══ Dataset

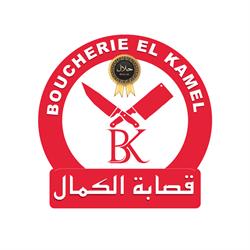 Boucherie El Kamel, Luik openingstijden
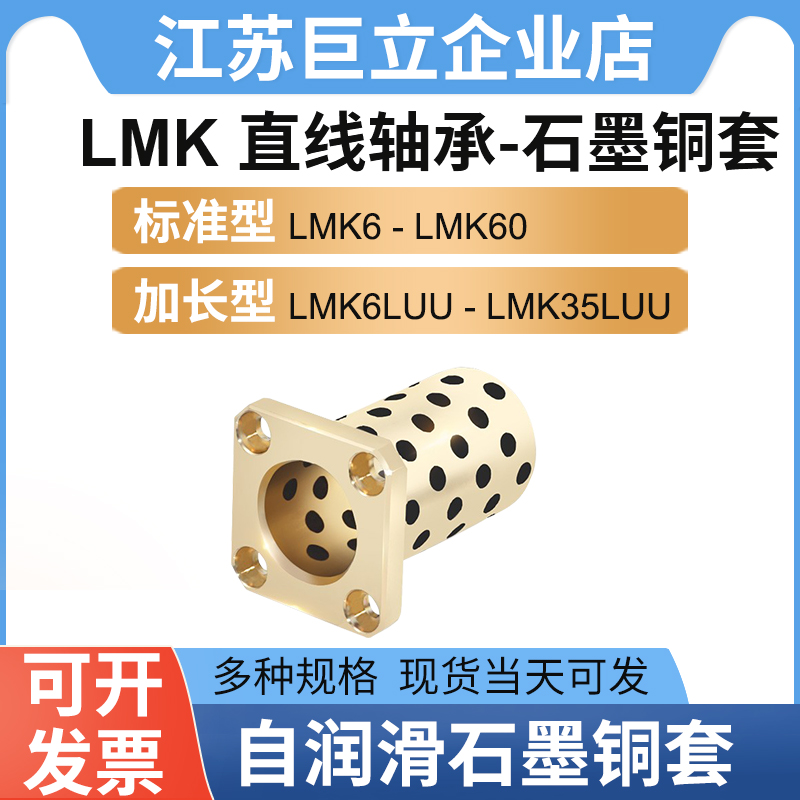 自润滑直线轴承LMK耐磨铜套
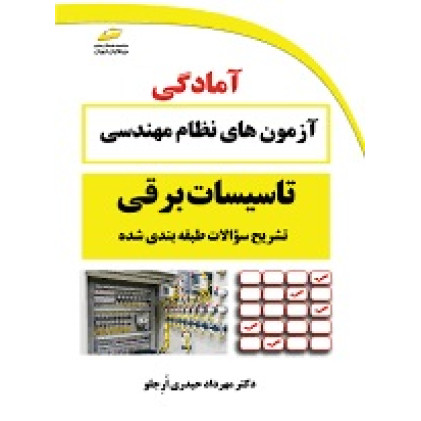 کتاب تشریح سوالات طبقه بندی شده آزمون های نظام مهندسی تاسیسات برقی کتاب تشریح سوالات طبقه بندی شده آزمون های نظام مهندسی تاسیسات برقی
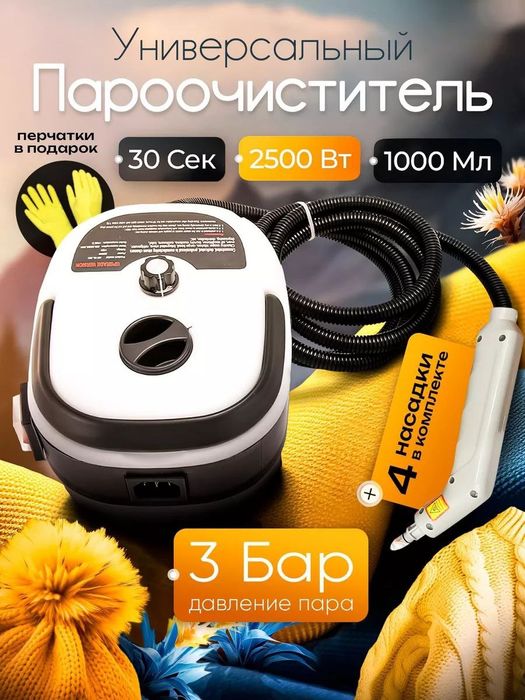 Мощный пароочиститель для уборки дома.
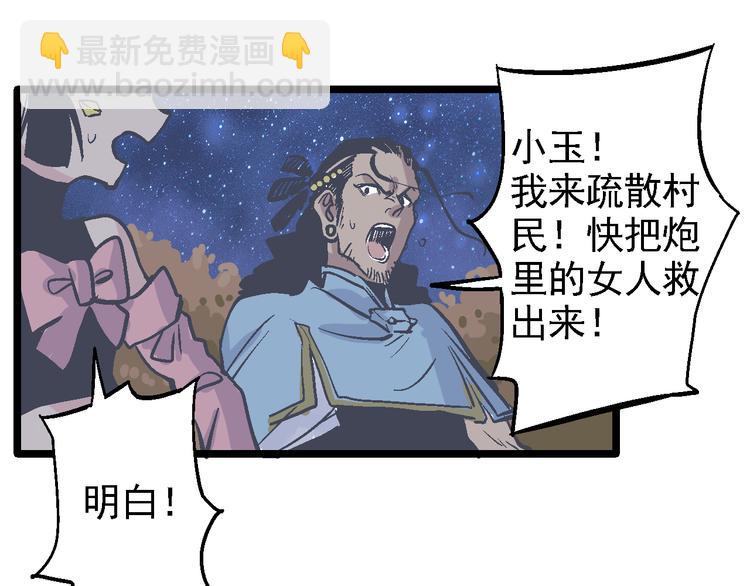 《魔石战纪》第7话 信任的基石 第34页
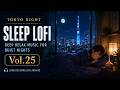 Sleep Lofi in Kuramae Tokyo Vol.25 | Deep Relax Music for Quiet Nights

════

If the listing above includes images, copy every line of it exactly except those images.

 Boucherie El Kamel, Luik openingstijden
 自润滑直线轴承LMK耐磨铜套
 کتاب تشریح سوالات طبقه بندی شده آزمون های نظام مهندسی تاسیسات برقی کتاب تشریح سوالات طبقه بندی شده آزمون های نظام مهندسی تاسیسات برقی
 Мощный пароочиститель для уборки дома.
 《魔石战纪》第7话 信任的基石 第34页
 Sleep Lofi in Kuramae Tokyo Vol.25 | Deep Relax Music for Quiet Nights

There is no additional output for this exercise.